The present investigation was undertaken in vivo to determine whether the functional alterations of hepatic mitochondria induced by ethanol might be prevented by taurine. We examined the effects of supplementation of taurine on hepatic mitochondrial oxidative phosphorylation in the chronic ethanol-administered rats. Isolated hepatic mitochondria from three groups of rats were functionally tested by an analysis of $\beta-hydroxbutyrate-supported$ respiration and the coupling of this process to ATP synthesis in the presence of ADP. The three groups were control group(CO), ethanol(60g/L) administered group (AL), and ethanol (60g/L) + taurine (5g/L) supplemented group (AT).

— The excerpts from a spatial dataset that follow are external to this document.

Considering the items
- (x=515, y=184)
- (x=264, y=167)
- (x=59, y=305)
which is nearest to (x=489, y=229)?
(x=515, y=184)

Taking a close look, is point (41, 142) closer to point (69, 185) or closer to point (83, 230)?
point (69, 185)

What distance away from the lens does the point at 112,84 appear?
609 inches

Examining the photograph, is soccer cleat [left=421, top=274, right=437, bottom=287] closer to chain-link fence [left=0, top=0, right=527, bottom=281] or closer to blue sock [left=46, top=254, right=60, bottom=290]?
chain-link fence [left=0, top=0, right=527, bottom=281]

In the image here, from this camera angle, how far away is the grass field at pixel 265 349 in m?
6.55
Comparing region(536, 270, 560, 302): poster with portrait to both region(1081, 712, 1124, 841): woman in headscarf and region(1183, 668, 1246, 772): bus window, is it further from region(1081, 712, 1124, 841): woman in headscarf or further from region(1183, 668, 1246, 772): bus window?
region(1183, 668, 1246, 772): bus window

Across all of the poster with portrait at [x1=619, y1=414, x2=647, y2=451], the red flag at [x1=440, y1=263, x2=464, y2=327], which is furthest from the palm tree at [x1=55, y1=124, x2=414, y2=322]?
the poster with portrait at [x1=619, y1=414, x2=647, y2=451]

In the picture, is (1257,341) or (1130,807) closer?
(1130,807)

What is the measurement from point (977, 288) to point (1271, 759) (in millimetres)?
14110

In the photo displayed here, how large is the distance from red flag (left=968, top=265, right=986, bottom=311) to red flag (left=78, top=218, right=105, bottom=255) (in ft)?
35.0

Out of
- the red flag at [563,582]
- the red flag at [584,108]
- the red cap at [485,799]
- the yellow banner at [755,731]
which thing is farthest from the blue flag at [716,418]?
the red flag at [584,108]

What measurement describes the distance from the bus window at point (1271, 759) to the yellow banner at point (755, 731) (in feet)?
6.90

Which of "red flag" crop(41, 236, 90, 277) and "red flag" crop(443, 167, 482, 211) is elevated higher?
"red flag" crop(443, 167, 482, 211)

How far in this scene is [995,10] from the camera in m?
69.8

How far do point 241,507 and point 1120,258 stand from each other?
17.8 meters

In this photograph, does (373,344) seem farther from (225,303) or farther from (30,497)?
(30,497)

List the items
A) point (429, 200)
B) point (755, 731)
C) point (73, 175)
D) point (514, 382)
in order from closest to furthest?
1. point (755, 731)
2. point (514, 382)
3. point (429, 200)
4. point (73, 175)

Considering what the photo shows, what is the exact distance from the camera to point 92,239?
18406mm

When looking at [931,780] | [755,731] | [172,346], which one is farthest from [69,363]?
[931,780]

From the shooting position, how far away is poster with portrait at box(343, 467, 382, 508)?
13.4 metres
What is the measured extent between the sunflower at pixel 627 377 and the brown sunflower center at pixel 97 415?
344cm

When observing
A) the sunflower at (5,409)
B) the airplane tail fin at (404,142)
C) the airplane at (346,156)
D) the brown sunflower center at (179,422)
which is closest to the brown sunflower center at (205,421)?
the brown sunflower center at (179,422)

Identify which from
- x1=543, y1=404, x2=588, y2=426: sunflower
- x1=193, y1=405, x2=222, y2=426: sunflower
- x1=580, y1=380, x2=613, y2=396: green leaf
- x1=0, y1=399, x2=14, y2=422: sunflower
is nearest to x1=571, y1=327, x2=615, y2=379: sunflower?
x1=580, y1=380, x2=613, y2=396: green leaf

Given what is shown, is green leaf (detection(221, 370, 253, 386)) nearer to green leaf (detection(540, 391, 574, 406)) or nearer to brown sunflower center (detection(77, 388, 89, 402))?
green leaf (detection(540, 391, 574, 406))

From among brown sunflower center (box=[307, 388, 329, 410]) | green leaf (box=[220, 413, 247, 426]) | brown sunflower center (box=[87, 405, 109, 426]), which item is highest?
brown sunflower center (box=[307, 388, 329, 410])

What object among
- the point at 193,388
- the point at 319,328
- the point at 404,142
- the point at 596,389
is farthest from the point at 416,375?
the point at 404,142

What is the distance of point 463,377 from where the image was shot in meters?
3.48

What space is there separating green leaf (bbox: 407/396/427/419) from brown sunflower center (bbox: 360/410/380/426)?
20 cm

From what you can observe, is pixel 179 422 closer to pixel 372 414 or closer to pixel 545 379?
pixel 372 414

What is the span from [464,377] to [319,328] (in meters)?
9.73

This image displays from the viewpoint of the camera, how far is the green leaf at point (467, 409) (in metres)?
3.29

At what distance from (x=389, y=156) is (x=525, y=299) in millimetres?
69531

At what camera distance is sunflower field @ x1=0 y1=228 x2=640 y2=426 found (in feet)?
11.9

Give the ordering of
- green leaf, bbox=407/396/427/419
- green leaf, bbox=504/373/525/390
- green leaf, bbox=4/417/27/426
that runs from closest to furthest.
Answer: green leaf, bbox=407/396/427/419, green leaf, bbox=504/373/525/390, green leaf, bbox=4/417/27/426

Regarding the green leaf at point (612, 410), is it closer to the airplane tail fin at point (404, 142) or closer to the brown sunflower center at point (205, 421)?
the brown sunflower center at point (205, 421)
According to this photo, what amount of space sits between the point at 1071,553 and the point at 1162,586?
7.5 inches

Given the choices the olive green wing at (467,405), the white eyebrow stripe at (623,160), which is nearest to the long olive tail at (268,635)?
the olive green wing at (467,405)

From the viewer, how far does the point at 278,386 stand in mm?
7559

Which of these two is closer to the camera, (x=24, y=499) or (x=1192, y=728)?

Ethanol and/or taurine were given in drinking water for 10 weeks. The mitochondria from AL group had lower state 4 respiratory rate, respiratory control (RC) ratio and ADP : O(P/O) ratio than those from CO and AT group. It showed that the ethanol administered rats were less coupled and thus less efficient with respect to mitochondrial ATP synthesis than both control rats and ethanol + taurine supplemented rats. It suggests that taurine supplementation might improve the impaired oxidative phosphorylation efficiency in mitochondrial dysfunction that is recognized as a cause of liver diseases in chronic ethanol consumption.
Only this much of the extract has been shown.